Exercise instructions
Across the records that follow, count each line holding "Ohio", and write only the total.
(Data for processing Opens)
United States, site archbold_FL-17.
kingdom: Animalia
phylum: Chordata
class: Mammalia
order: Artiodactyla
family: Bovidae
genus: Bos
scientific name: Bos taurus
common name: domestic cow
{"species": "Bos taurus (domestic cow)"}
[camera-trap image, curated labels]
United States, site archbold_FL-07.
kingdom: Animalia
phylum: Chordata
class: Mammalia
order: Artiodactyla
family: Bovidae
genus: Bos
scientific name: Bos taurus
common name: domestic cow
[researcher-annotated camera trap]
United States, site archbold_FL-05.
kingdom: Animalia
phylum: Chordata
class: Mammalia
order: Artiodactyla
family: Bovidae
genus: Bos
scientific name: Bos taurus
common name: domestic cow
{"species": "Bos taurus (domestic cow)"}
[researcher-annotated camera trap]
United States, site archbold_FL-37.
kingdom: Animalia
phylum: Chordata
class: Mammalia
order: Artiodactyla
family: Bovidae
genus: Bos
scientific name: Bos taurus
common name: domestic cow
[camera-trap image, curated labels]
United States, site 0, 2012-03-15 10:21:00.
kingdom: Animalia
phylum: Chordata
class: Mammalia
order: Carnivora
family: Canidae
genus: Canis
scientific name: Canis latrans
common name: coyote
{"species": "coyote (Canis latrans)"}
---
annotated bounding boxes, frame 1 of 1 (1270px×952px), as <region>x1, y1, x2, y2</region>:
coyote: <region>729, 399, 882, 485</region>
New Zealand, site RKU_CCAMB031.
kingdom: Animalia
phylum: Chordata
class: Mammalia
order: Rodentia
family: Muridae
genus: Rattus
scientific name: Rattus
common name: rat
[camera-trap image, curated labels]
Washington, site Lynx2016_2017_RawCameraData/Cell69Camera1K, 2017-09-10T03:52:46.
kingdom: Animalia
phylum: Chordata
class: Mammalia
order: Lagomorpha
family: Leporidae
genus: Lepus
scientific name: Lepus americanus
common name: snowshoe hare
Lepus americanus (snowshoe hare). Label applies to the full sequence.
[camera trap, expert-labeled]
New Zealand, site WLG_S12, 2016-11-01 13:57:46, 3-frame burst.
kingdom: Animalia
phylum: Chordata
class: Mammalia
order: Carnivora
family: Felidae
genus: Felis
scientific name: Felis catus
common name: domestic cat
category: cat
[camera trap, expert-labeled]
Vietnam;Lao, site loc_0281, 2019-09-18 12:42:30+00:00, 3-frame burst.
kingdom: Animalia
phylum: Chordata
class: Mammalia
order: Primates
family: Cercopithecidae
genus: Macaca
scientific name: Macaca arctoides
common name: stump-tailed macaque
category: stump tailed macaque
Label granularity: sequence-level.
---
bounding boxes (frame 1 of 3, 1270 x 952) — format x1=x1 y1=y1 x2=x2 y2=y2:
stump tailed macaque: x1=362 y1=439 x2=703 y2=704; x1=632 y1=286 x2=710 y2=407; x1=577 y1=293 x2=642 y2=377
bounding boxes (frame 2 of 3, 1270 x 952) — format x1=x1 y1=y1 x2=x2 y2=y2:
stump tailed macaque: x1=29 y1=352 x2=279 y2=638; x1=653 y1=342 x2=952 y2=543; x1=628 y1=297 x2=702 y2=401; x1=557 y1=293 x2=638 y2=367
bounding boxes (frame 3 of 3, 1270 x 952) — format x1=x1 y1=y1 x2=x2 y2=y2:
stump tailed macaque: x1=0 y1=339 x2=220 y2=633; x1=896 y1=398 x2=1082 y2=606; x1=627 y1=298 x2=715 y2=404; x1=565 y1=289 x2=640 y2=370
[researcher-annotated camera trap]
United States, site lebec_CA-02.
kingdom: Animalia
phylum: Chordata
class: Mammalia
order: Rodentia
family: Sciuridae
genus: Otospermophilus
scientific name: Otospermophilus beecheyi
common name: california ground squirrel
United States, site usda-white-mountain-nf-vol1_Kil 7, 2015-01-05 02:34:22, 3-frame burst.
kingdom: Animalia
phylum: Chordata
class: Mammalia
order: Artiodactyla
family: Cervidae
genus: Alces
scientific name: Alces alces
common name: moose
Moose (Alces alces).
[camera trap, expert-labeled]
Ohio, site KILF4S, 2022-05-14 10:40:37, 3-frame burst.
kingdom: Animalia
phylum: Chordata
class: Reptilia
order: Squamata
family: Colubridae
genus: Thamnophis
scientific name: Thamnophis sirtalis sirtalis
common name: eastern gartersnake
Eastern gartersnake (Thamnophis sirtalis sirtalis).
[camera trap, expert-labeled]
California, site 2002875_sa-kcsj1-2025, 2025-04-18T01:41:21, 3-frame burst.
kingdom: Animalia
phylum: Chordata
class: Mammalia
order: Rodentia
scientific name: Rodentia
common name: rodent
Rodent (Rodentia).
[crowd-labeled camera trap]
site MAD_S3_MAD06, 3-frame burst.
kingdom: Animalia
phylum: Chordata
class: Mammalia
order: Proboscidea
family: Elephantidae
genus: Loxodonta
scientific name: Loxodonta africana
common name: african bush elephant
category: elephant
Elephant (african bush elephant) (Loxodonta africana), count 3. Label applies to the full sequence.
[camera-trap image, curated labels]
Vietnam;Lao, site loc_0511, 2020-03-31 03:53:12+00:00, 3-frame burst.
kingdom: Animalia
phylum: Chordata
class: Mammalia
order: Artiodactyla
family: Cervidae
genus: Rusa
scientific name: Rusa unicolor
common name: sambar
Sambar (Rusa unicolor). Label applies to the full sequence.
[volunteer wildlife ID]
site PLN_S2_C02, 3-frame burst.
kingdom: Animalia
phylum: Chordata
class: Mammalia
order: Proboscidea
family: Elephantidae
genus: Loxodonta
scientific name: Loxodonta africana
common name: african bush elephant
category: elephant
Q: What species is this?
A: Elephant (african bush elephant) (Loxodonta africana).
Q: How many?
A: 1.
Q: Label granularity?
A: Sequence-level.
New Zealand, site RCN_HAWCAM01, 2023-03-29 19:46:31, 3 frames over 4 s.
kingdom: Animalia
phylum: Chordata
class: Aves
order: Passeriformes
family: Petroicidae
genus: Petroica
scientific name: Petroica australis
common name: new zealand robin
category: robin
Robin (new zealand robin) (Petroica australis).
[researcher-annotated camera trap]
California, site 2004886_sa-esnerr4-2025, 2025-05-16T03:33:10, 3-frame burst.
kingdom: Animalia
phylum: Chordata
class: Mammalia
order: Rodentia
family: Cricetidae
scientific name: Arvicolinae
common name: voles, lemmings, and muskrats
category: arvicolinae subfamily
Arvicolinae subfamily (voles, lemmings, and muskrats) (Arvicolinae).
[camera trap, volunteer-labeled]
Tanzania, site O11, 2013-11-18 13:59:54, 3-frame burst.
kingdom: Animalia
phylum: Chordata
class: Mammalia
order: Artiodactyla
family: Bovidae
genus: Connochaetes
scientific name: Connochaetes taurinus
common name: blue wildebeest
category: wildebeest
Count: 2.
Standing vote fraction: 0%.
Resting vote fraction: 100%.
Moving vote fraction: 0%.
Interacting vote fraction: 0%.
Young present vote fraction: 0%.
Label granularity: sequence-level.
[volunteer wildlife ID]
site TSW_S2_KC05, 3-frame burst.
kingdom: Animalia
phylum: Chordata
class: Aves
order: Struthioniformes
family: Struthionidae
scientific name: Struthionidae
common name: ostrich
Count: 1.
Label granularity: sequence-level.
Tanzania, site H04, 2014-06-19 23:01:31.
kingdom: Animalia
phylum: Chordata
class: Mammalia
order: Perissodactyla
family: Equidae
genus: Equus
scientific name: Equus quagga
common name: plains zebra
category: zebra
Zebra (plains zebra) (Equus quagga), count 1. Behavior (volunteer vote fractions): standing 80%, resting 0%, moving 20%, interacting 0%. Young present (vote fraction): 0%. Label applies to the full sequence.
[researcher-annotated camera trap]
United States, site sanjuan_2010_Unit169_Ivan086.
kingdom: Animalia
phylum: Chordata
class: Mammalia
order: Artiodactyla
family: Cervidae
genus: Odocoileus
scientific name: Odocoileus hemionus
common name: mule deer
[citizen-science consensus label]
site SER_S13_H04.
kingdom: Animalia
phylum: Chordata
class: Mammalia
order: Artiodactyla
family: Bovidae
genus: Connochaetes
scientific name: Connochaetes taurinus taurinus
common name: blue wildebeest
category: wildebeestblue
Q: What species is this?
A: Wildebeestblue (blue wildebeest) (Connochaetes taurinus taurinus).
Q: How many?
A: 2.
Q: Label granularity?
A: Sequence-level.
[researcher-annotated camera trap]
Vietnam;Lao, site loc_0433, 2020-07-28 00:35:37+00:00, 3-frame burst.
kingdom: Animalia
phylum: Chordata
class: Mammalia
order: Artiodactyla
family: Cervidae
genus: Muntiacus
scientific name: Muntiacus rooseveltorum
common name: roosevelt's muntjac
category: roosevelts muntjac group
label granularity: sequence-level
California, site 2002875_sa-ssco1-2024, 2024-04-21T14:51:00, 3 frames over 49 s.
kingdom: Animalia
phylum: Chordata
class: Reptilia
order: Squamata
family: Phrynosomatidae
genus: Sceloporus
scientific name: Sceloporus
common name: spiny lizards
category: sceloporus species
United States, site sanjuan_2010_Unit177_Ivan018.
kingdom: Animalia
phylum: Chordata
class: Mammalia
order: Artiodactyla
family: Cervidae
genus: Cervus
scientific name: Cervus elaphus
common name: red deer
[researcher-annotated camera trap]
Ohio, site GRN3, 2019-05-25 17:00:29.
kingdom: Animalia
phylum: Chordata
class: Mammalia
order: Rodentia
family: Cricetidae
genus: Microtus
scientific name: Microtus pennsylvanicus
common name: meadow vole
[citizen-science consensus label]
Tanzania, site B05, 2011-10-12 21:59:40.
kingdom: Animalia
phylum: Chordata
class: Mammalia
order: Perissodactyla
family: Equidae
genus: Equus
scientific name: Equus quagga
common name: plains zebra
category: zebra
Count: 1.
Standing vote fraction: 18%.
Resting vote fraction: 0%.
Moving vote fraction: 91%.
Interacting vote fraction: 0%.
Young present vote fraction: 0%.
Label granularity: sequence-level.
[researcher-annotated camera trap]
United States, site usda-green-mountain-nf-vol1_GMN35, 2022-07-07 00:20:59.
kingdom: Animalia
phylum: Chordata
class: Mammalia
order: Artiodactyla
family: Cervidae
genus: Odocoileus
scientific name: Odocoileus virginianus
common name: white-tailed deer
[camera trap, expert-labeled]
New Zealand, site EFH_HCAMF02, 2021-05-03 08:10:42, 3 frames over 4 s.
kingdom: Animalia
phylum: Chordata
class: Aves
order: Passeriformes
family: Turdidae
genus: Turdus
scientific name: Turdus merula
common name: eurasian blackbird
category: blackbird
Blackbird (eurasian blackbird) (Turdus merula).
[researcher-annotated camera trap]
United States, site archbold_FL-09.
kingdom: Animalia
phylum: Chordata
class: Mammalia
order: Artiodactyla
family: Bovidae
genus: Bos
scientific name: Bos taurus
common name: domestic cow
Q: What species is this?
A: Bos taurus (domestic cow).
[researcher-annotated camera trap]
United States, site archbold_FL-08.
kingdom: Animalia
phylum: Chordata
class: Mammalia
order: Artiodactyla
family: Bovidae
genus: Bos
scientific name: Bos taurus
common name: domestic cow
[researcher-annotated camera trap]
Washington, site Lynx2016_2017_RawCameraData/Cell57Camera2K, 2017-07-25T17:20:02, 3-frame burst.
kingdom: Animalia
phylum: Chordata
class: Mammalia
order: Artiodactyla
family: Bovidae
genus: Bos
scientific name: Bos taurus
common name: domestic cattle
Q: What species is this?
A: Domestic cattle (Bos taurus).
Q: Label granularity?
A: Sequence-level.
(Data for processing Closes)
Answer section
2